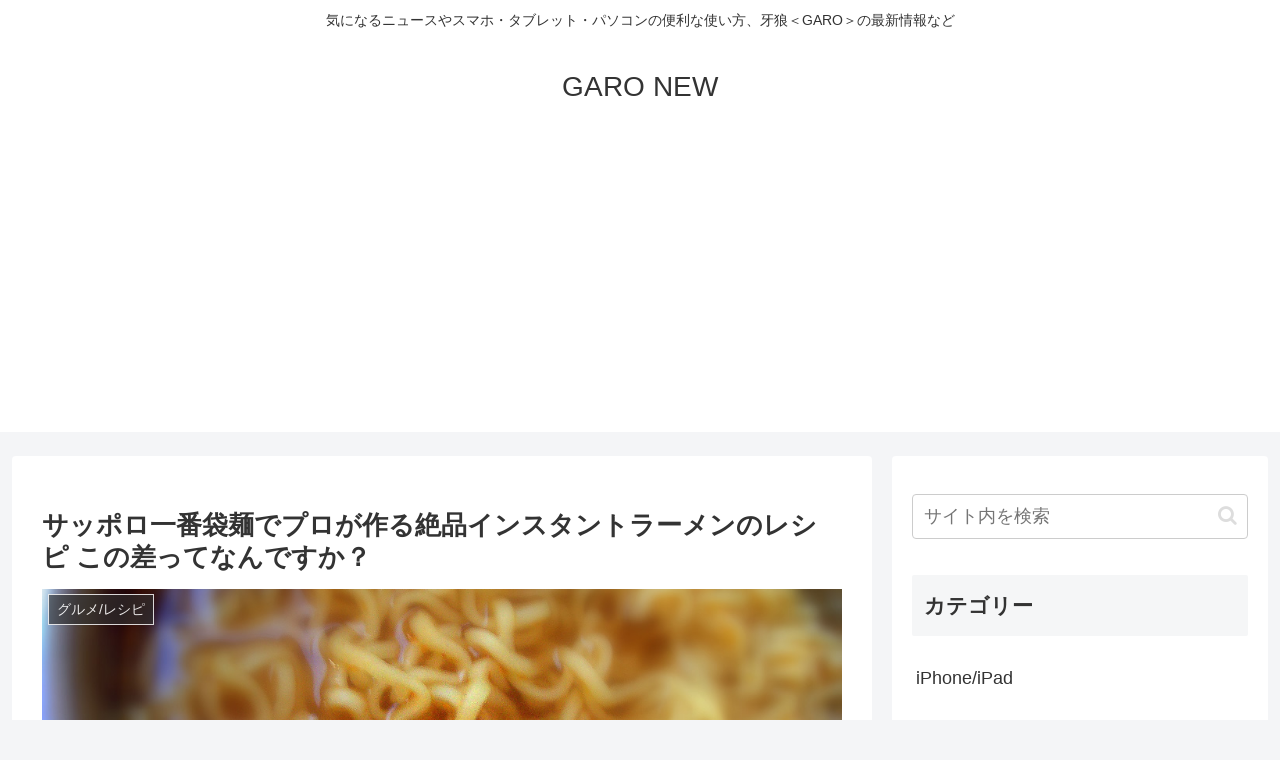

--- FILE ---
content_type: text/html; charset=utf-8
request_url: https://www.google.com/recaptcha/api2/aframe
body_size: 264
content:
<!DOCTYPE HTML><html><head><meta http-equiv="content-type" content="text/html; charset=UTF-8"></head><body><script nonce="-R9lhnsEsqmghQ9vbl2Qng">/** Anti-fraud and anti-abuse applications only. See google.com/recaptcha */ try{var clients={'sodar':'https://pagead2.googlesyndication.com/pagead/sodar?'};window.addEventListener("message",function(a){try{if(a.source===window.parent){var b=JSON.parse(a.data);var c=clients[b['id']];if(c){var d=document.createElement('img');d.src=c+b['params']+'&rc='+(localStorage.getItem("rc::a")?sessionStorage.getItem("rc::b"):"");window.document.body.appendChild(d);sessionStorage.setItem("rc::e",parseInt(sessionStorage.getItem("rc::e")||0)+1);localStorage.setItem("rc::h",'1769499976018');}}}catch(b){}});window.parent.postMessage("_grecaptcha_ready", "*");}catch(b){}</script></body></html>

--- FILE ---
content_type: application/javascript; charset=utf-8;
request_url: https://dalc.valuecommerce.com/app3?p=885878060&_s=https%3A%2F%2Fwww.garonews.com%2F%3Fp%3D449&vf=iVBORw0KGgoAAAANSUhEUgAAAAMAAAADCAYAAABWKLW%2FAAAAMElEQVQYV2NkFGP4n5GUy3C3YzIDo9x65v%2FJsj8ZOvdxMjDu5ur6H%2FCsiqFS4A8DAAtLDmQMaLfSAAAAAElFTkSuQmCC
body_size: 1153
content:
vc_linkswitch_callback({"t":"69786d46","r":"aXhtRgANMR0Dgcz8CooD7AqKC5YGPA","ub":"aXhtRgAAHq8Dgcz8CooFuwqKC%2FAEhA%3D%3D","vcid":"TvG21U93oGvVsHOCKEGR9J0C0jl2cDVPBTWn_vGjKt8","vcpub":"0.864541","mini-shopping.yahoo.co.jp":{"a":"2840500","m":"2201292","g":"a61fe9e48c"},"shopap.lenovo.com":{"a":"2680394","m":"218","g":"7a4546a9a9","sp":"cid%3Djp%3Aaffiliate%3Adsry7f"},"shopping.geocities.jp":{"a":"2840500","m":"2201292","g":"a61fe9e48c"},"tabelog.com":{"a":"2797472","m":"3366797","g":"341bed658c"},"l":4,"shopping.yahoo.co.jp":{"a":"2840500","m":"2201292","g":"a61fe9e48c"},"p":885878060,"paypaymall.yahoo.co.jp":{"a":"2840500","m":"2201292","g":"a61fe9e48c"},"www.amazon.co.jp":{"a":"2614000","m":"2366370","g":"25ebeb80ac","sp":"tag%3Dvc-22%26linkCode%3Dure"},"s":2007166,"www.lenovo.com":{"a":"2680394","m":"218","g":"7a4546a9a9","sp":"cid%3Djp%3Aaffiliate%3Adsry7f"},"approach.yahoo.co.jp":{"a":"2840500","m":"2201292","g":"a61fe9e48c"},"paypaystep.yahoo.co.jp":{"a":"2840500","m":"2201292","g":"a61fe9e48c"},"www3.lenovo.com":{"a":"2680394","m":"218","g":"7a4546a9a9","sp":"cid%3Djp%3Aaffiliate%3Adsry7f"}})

+-------+

# ASSIGNMENT
For the word "text", work out how many lines of the entries contain it, and state the number alone.

# ANSWER FOR THIS EXERCISE
2